The journey of lerociclib from discovery to market is a testament to a modern, capital-efficient, partnership-driven development model. Its first global approval by the NMPA in China not only provides a new therapeutic option for patients in that region but also serves as a critical regulatory validation of the asset, significantly de-risking its path forward in Western markets. Despite a complex history of licensing agreements and corporate strategy shifts, the strength of the underlying clinical data has ensured the drug's continued development.

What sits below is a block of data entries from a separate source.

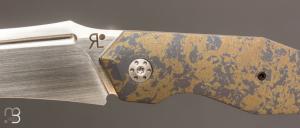    Couteau " liner-lock" custom par Romain Lopez - Titane et RWL34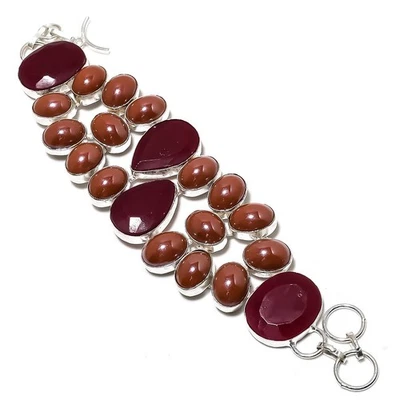 Ruby(Simulated) Sunstone Gemstone 925 Sterling Silver Bracelet 7-8" B070 - Image 1 of 2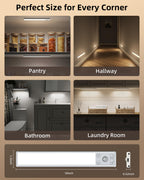 10inch Under Cabinet Lighting, 2500mAh Rechargeable Motion Sensor Lights Indoor with 3 Color Temps, 2 Pack Magnetic Closet Light, 80 LED Dimmable Under Counter Lights for Kitchen, Shelf, Stair
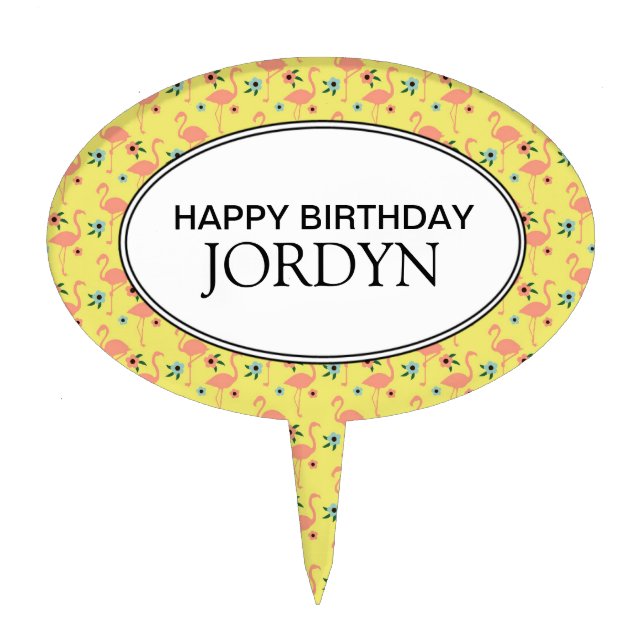 Personalized Happy Birthday Flamingo Cake Topper (Front)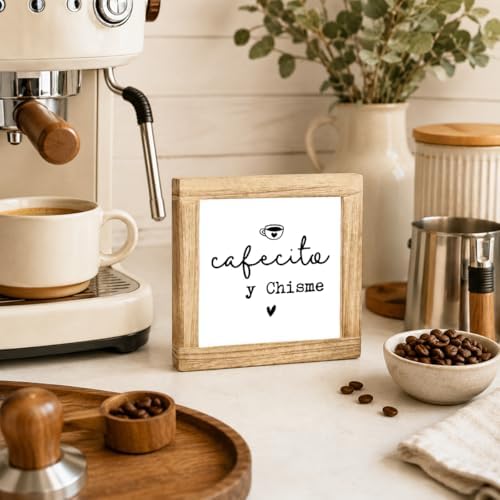 Cafecito Y Chisme Wood Sign, Funny Coffee Kitchen Decor, Hispanic Coffee Bar Plaque, Rustic Farmhouse Shelf Accent For Countertop Cafe Corner, Coffees Lover Gift, 5.9 x 5.9 in - Image 4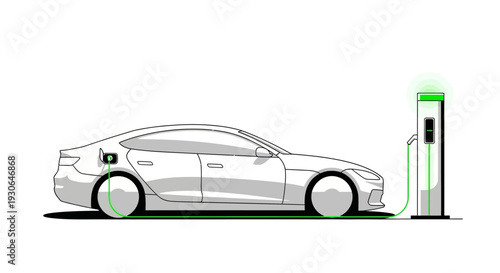 Electric car charging station, modern vehicle at charging point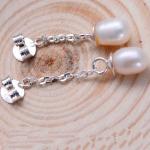 925 Silver Engraved Designs Flower Hoop Earrings with Pearl (055132)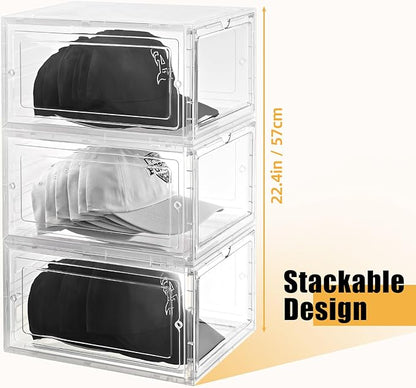 Hat Organizer Box,Stackable Clear Baseball Caps Holder Box Containers with Magnetic Door for Hats Snapback Cap Storage,Clear Hat Storage with Magnetic Door, Holds 60 Hats(clear, 6 pack)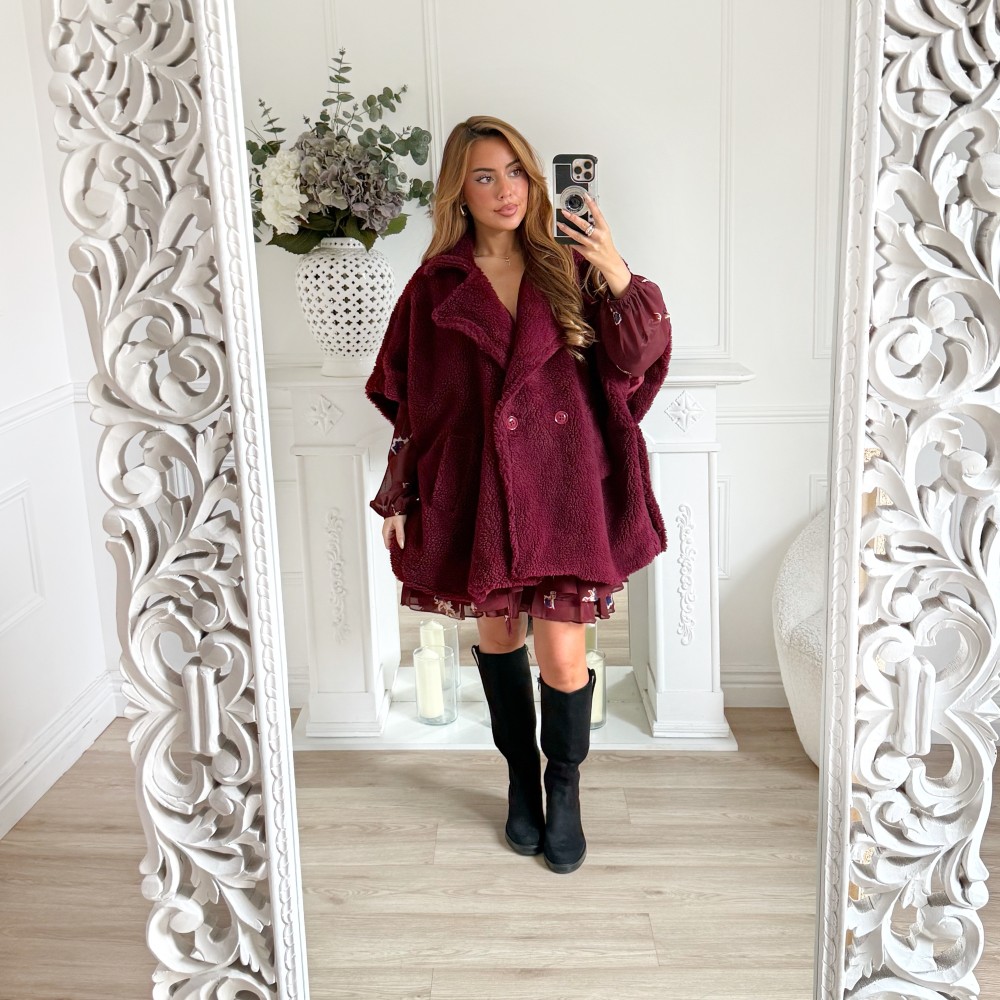 MAXI PONCHO MOUMOUTE BURGUNDY MAXI PONCHO MOUMOUTE BURGUNDY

Looking ahead, the future of lerociclib appears promising. Beyond its established role in breast cancer, compelling preclinical data support its investigation in new indications with high unmet need, such as pediatric sarcomas. Under the stewardship of its new development partners, the next critical steps will be to successfully navigate the regulatory pathways with the FDA and EMA and to strategically design trials that further explore its potential in other malignancies. In conclusion, lerociclib is not merely a "me-too" compound but a refined and optimized CDK4/6 inhibitor that offers a distinct and favorable balance of efficacy and tolerability, positioning it to become a valuable addition to the oncology armamentarium.